Page 1 of 9
Refer to Figures: 16 & 17 as you read on.
Wet, natural gas direct from the wellstreams, at about 1600 Psi, is first pre-cooled and separated from liquids in an 'Intermediate Separator' and cooled in a gas/gas exchanger causing more liquids to separate out in the 'Choke KO Drum'. The liquids pass to other processes.
From the Choke KO drum, the gas passes through another gas/gas exchanger - the 'LTS Pre-cooler'.
(The cooling medium for the gas/gas exchangers is cold dry gas from the Low Temperature Separator. The exchangers are of the 'Double-pipe' type).
The cooled feed gas from the LTS pre-cooler passes into the L.T.S. vessel, first passing through a Flow Control Choke valve. This is an angle type valve with a hardened plug to withstand the high velocity, erosive quality of the gas flow and the low temperature. Through the choke, the gas pressure is decreased from 1600 psi to about 700 psi and expanded into the low temperature separator where the temperature decreases to as low as minus (-) 19 °F. (This temperature depends on the gas pressure and temperature before the choke).
The gas enters the LTS 'Spinner' section at a tangent. The tangential flow in the spinner imparts high speed rotation to the gas which decreases its velocity into the vessel and also causes some separation to take place due to the centrifugal force. The heavier components, water and condensate move downwards while the gas passes upwards.
A hot fluid coil in the spinner section ensures that the formation of 'HYDRATES *' does NOT occur at this point. (* Hydrates are complicated molecules of water and hydrocarbon liquid which are combined to form a semi-solid, icy sludge). (Normally, the formation of hydrates is to be avoided due to being a cause of blockages in equipment and piping. However, in the Low Temperature Separation method of dehydration, hydrates are required and are purposely made to form in order to separate the maximum amount of water from the gas.).

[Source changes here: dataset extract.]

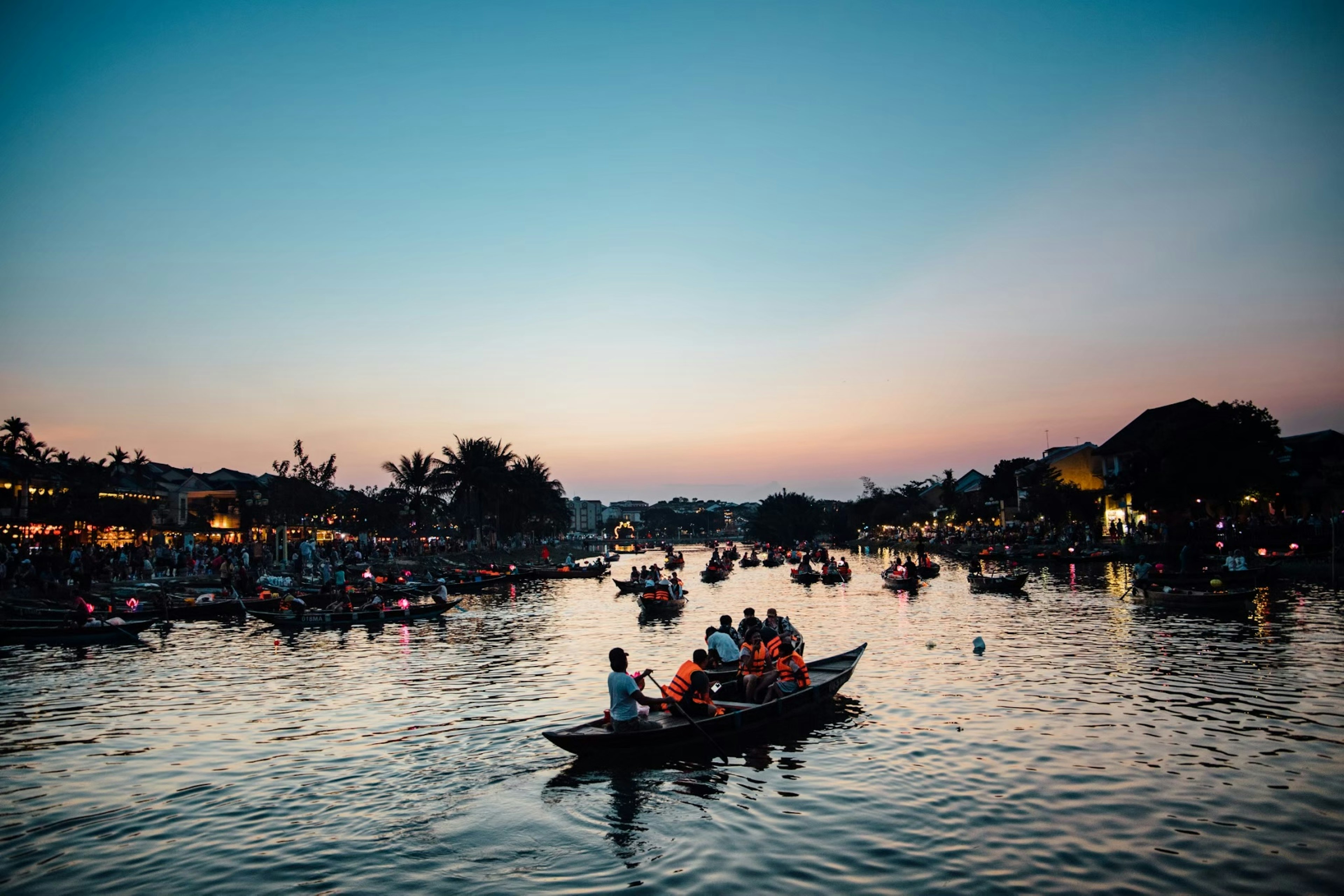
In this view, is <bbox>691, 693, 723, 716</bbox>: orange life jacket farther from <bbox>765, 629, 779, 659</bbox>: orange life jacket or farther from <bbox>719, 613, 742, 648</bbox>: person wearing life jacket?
A: <bbox>719, 613, 742, 648</bbox>: person wearing life jacket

The hot fluid flow through the spinner coil is manually controlled by a globe valve in the inlet flowline. This valve is adjusted as required to maintain 100 to 110 °F coil outlet temperature. Further into the LTS vessel, the cooling of the fluids by expansion causes more water and condensate to form together with HYDRATES. The liquids and semi-solid hydrates flow down the length of the vessel bottom.
Warm, wet gas from the 'Classifier', (discussed later), also enters the LTS vessel near to the spinner.
In order to convert these hydrates back into water and condensate, another hot fluid coil runs the length of the vessel bottom.
As the liquids flow along the separator, the hydrates melt and separation of hydrocarbon condensate and water takes place and form an interface.
Near the end of the vessel, an insulating baffle and a surge baffle separate the cold section of the separator from the warmer end. At the end of the vessel, a hydrate screen is installed to prevent unmelted hydrates from passing into the liquid outlet streams.
Figure: 16 shows the LTS internals
(The hot fluid system supply temperature is about 200 °F). The bottom temperature is controlled by a TIC/TICV, with the control valve located in the coil outlet line.
The dry gas leaves the top of the separator before the insulating baffle and passes to the shell side of the two feed gas coolers.
(These exchangers have temperature control valves, TCV's. These are 3 - way valves (control valve and bypass), controlled by a TIC in the exchanger wet gas outlet line).
The dry gas now passes to the Dry Gas Header via a metering unit and on to further processing.
(Downstream of the metering unit Flow Element (FE), is a SDV which will close on a signal from the Shut-down system. Upstream of the FE, a PCV is set to vent excess gas to flare during any operating pressure fluctuations.
This valve however will open to flare on a signal from the Shut-down system).
The separated water is piped from the bottom section of the LTS separator to the drain header, controlled by Interface Controller LCI & LCIV. (LCI = Level Control Interface).
Condensate is piped via a flow element FE/FR and level control system (LIC) to further processing.